The film, directed by Phillipa Lowthorpe, takes a comedic approach to the subject matter to entertaining effect, and though it could have spent more time exploring Hosten’s experience rather than those of Alexander and the other white characters – Hosten was the history-maker after all – it does try to empower every side of the feminist argument. Writers Rebecca Frayn and Gabby Chiappe forcefully express how women shouldn’t be herded around and judged like cattle for validation, while also understanding that the effects of these contests may not be wholly negative. In particular, it shows how they can be monumentally influential for contestants of colour – who are not afforded the same opportunities for travel and adventure in the countries they are from as their white counterparts. And also, in turn, how they can have a major impact on audiences of colour, who can see the way they look be celebrated and therefore have more self-love for their own appearance.

“The movie allows you to see the different points of view without actually criticising anyone,” the real Jennifer Hosten, who is now a retired psychotherapist, tells BBC Culture. “It enables you to come away from the movie with an open perspective.”

She believes the period movie is not so much a reminder that pageants are a bad thing in themselves, as that there is still a long way to go when it comes to intersectional equality. “You probably noticed that five women of colour have suddenly won the Miss World, Miss Universe, Miss USA, Miss America and [Miss Teen USA] [all in 2019], but what struck me about all this, is that we are still talking about it as if it’s a novelty.

“It should be seen as a movement to show the importance of diversity. Culture is diverse. We will have succeeded when we no longer have to talk about it as if it’s such a big thing.”

The future of the pageant

But, diversity aside, what about the future of the beauty pageant? The form of them has certainly evolved over the decades to ensure that women are being celebrated for their intelligence and talent as well as their looks – though Driver would rather that the latter was no longer judged at all. “I would like to believe that an evolutionary path exists where women and the perceived ranking of their beauty ceases to exist,” she says, “[and] where beauty pageants are turned into educational tournaments. If we are to value girls and women more – to give them the same opportunities and pay as their male counterparts – we have to stop representing them as objects.”

However, Hosten believes there is still a place for beauty pageants to be an empowering place for women. “We need to be looking at the whole spectrum and stop focusing on beauty pageants as being negative, when in fact it can serve as a stepping stone to something else,” she argues. “There is no one route to achieving one’s goal in life or goals and there are many routes that can lead us to achieve what we might consider relative success.”

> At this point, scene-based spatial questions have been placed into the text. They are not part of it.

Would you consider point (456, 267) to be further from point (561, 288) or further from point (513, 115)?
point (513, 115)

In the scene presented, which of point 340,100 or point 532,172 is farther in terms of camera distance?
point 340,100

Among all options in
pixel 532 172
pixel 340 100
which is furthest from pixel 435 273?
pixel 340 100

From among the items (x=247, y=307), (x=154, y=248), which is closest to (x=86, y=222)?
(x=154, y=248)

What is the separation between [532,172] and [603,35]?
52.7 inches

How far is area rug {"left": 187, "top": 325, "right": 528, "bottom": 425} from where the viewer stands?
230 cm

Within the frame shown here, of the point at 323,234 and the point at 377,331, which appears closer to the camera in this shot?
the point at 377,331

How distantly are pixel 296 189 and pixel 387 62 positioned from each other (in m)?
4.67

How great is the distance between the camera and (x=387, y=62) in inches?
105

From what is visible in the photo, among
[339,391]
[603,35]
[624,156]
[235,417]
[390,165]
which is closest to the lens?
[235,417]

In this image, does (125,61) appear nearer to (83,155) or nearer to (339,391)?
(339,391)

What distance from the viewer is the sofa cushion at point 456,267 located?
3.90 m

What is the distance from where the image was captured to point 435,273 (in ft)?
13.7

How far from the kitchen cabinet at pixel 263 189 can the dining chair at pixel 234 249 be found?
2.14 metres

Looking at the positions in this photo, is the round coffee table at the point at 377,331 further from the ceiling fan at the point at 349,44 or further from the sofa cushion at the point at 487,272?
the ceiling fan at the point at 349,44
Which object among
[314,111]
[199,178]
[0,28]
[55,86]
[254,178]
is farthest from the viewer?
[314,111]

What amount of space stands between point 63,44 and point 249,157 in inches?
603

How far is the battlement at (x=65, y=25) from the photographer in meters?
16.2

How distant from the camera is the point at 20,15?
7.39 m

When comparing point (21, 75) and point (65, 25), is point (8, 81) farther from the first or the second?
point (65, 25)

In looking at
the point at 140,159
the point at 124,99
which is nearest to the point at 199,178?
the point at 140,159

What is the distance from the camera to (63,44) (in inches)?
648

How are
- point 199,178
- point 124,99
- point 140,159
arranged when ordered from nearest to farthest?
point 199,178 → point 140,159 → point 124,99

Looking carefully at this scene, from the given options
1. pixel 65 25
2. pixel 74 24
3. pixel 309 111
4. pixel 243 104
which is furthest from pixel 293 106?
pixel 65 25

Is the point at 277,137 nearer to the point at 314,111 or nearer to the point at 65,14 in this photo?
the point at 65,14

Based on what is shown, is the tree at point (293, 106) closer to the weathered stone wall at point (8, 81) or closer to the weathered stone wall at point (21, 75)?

And while the debate over beauty pageants continues to evolve, so do the movies that depict pageant culture, as they look for a way to reflect both the diversity of female experience and the struggles that comes when so much of women’s worth is calculated by the way they look. For Newland, the pageant movie sub-genre has a lot to offer.

“[The beauty pageant is] still a thing that happens and carries weight for some people, particularly in places like the American South,” she says. “As long as [they are] relevant or revealing about people’s lives in some way – and I think [they] always will be, because [they are] rich in metaphor – [they] will be worthy of looking at.”